Send back the line that contains "EL PUNTO CLAVE (THE TIPPING POINT)" and all lines following it through the end of the data below, exactly, omitting pictures.

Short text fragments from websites
=== Section Start ===

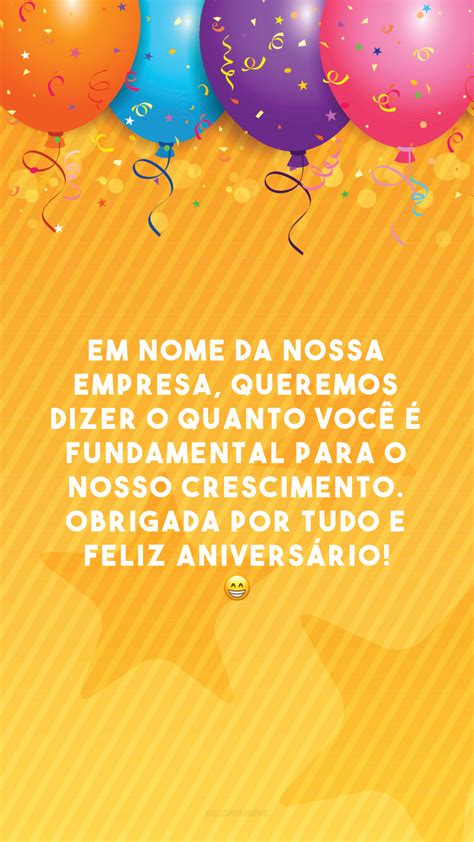 35 Frases De Aniversário Para Cliente Que Celebram Essa Parceria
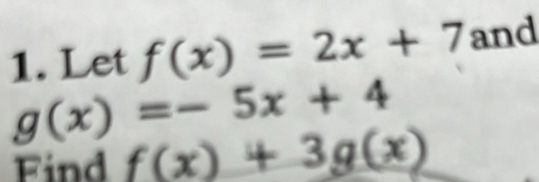 Let f(x)=2x+7 and
g(x)=-5x+4
Find f(x)+3g(x)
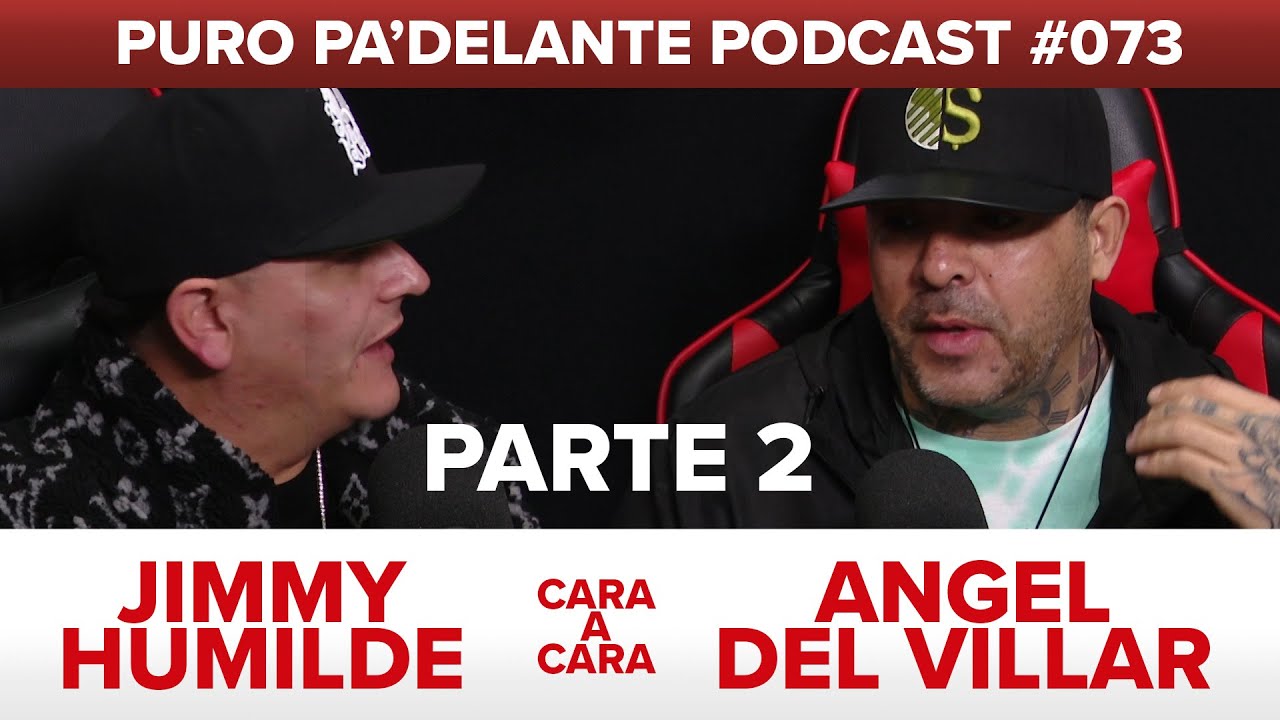 Cara A Cara: Jimmy Humilde y Angel Del Villar - Parte 2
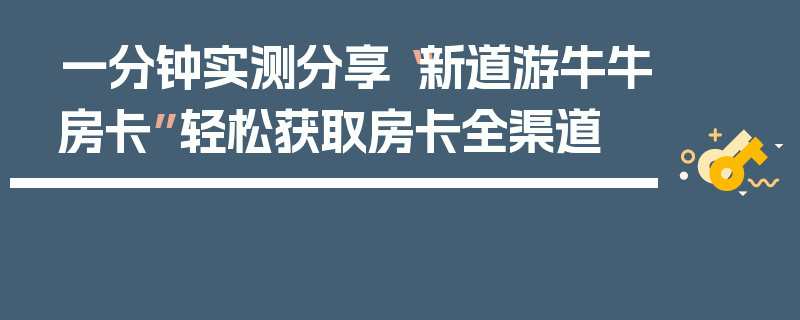 一分钟实测分享“新道游牛牛房卡”轻松获取房卡全渠道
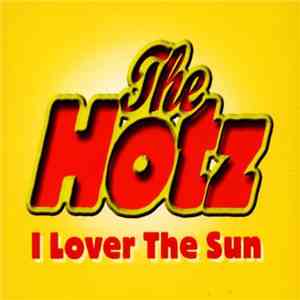 The Hotz - I Lover The Sun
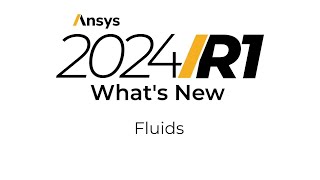 Ansys 2024 R1: What's New in Fluent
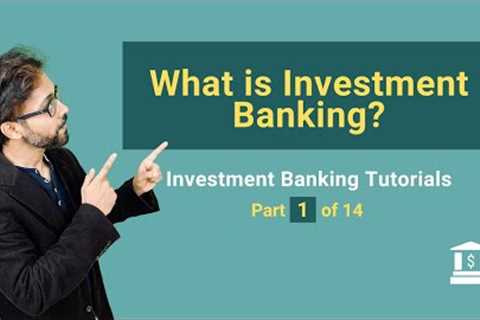 1. What is Investment Banking? (What do investment bankers actually do?)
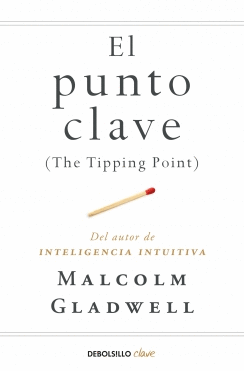 EL PUNTO CLAVE (THE TIPPING POINT)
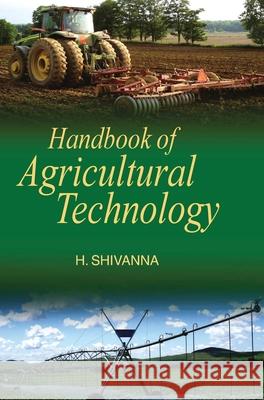 Handbook of Agricultural Technology H. Shivanna 9789350560907 Discovery Publishing House Pvt Ltd - książka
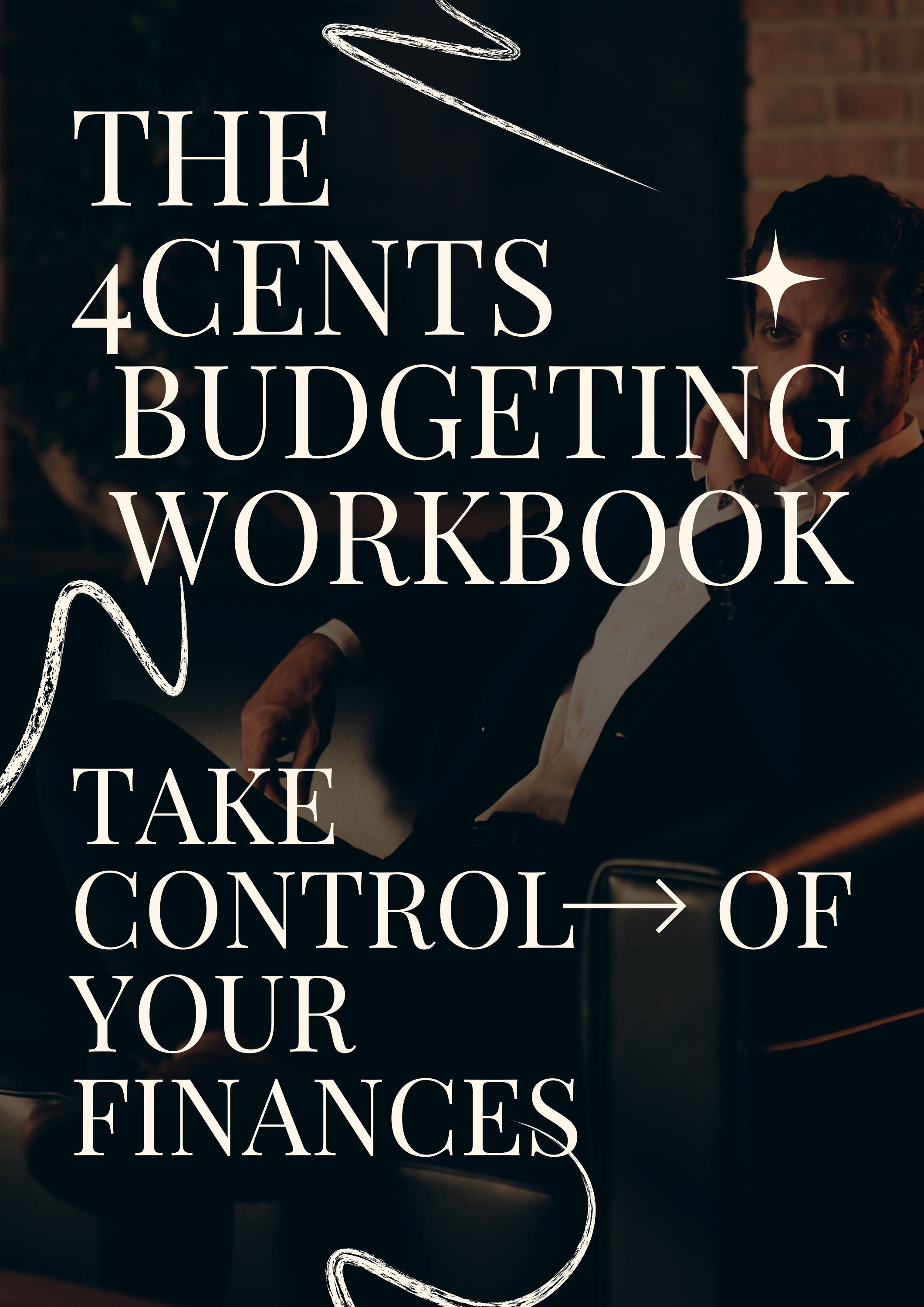 The 4Cents Budgeting Workbook: Take Control of Your Finances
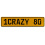 1CRAZY 80  - Yellow Aluminum Street Sign Mancave Euro Plate Name Door Sign Wall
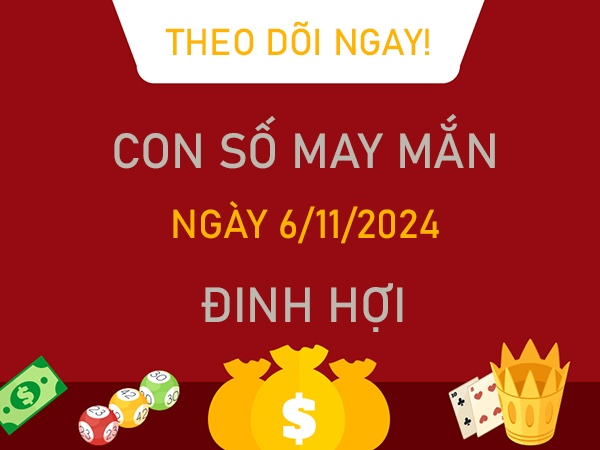 Con số tài lộc Đinh Hợi 6/11/2024 sung túc trọn đời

=== Section End ===

Expected answer:
 EL PUNTO CLAVE (THE TIPPING POINT)
 Handbook of Agricultural Technology H. Shivanna 9789350560907 Discovery Publishing House Pvt Ltd - książka
 The 4Cents Budgeting Workbook: Take Control of Your Finances
 1CRAZY 80  - Yellow Aluminum Street Sign Mancave Euro Plate Name Door Sign Wall
 Con số tài lộc Đinh Hợi 6/11/2024 sung túc trọn đời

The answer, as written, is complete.